--- Start of Given data ---

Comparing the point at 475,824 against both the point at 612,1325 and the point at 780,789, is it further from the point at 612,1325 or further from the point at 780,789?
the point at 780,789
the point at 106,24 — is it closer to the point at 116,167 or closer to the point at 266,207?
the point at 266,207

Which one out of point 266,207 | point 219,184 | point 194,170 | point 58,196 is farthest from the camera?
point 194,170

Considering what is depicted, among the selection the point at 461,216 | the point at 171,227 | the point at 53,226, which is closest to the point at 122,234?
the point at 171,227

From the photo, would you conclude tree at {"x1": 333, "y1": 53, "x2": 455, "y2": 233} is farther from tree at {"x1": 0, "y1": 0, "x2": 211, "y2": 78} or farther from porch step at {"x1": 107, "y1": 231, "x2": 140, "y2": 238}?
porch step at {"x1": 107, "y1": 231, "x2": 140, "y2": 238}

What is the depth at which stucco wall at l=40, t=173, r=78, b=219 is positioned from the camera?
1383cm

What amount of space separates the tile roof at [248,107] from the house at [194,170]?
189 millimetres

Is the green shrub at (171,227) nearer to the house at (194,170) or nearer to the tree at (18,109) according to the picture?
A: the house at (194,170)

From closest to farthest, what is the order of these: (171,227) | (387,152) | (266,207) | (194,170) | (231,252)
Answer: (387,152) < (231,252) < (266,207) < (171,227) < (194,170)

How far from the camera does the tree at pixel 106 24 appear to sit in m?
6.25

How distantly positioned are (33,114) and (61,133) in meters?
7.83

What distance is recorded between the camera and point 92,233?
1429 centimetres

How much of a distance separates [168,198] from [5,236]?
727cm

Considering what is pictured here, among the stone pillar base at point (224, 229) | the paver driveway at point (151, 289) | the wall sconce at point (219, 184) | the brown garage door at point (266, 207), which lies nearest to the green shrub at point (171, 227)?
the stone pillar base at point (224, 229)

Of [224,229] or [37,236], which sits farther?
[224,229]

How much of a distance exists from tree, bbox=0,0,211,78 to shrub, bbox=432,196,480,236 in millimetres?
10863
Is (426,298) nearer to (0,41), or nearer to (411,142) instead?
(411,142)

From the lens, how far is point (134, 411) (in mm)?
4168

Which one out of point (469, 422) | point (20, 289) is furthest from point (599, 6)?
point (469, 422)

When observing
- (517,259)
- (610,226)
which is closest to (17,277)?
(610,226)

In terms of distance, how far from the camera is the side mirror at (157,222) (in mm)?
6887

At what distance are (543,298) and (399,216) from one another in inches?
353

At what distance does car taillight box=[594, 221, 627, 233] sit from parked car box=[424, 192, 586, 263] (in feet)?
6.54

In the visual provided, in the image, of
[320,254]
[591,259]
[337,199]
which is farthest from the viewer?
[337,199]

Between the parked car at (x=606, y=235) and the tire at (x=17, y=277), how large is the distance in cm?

--- End of Given data ---

» **The problem**:
Render the data from the line containing "At what distance are" through the final line of the data, inclusive, as a Markdown table with the columns Index and Entry, numbering each line and omitting blank lines.

» **Expected answer**:
| Index | Entry |
|---|---|
| 1 | At what distance are (543,298) and (399,216) from one another in inches? |
| 2 | 353 |
| 3 | At what distance does car taillight box=[594, 221, 627, 233] sit from parked car box=[424, 192, 586, 263] (in feet)? |
| 4 | 6.54 |
| 5 | In the visual provided, in the image, of |
| 6 | [320,254] |
| 7 | [591,259] |
| 8 | [337,199] |
| 9 | which is farthest from the viewer? |
| 10 | [337,199] |
| 11 | Between the parked car at (x=606, y=235) and the tire at (x=17, y=277), how large is the distance in cm? |